= Vlad Mugur =

Romanian-born German theater director

Vlad Mugur (born 22 June 1927, Bucharest, Romania; died 22 July 2001, Munich, Germany) was a Romanian-born German theater director.

He graduated from the Bucharest Theater Institute (directing class) as valedictorian in 1949, but he had already started to direct plays two years earlier, in 1947.

In 1965 he became director of the National Theater in Cluj. He held this job until 1971, when he defected to Italy, as he disagreed with the so-called July Theses- the attack on non-compliant intellectuals, initiated by the Romanian Communist Party Secretary General, Nicolae Ceauşescu. Later, he moved to Munich, Germany, where he collaborated for a while with Radio Free Europe, before moving to Koblenz.
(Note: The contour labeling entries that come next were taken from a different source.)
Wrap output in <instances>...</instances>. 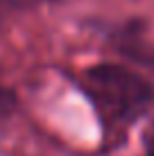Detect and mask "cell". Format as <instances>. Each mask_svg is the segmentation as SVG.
<instances>
[{
  "mask_svg": "<svg viewBox=\"0 0 154 156\" xmlns=\"http://www.w3.org/2000/svg\"><path fill=\"white\" fill-rule=\"evenodd\" d=\"M82 86L91 100L109 143L125 138L127 129L143 115L154 98L152 86L138 73L113 63H100L82 75Z\"/></svg>",
  "mask_w": 154,
  "mask_h": 156,
  "instance_id": "1",
  "label": "cell"
},
{
  "mask_svg": "<svg viewBox=\"0 0 154 156\" xmlns=\"http://www.w3.org/2000/svg\"><path fill=\"white\" fill-rule=\"evenodd\" d=\"M14 104H16L14 93L9 88H5V86H0V113H9L14 109Z\"/></svg>",
  "mask_w": 154,
  "mask_h": 156,
  "instance_id": "2",
  "label": "cell"
},
{
  "mask_svg": "<svg viewBox=\"0 0 154 156\" xmlns=\"http://www.w3.org/2000/svg\"><path fill=\"white\" fill-rule=\"evenodd\" d=\"M145 152H147V156H154V118L145 131Z\"/></svg>",
  "mask_w": 154,
  "mask_h": 156,
  "instance_id": "3",
  "label": "cell"
}]
</instances>
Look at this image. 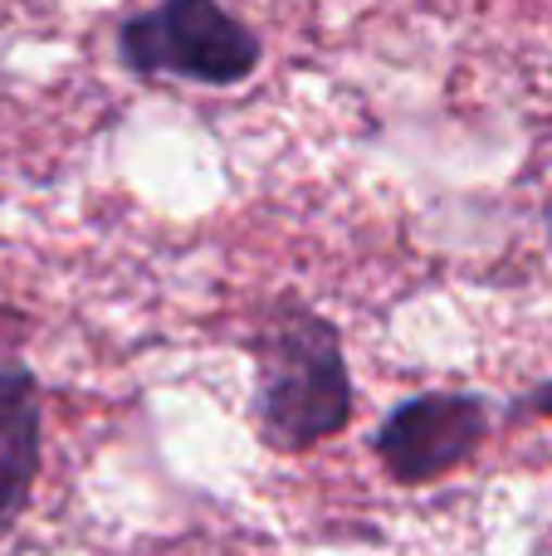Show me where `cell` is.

In Romania he staged plays at the theaters in Bucharest, Cluj (Teatrul Naţional Lucian Blaga and Kolozsvári Állami Magyar Színház), Craiova, Târgu Mureş, Galaţi, among others.

In Germany he directed plays at theaters in Munich, Konstanz, Hanover, Esslingen, Münster, among others.

He staged plays by William Shakespeare, Carlo Goldoni, Luigi Pirandello, Konstantin Simonov, Anton Chekhov, Vsevolod Vishnevskiy, Peter Handke, Walter Jens, Alexei Arbuzov, Albert Camus, Radu Cosaşu, Alexandru Andrițoiu, etc.

He was married to Magda Stief, an actress.

The Vlad Mugur Prize- which is awarded by the Cluj-Napoca Hungarian Theatre is named after him.

==Prizes==
The UNITER Prize for 1999.

The Theatrical Personality of the Year for 2000, by the Tofan Foundation.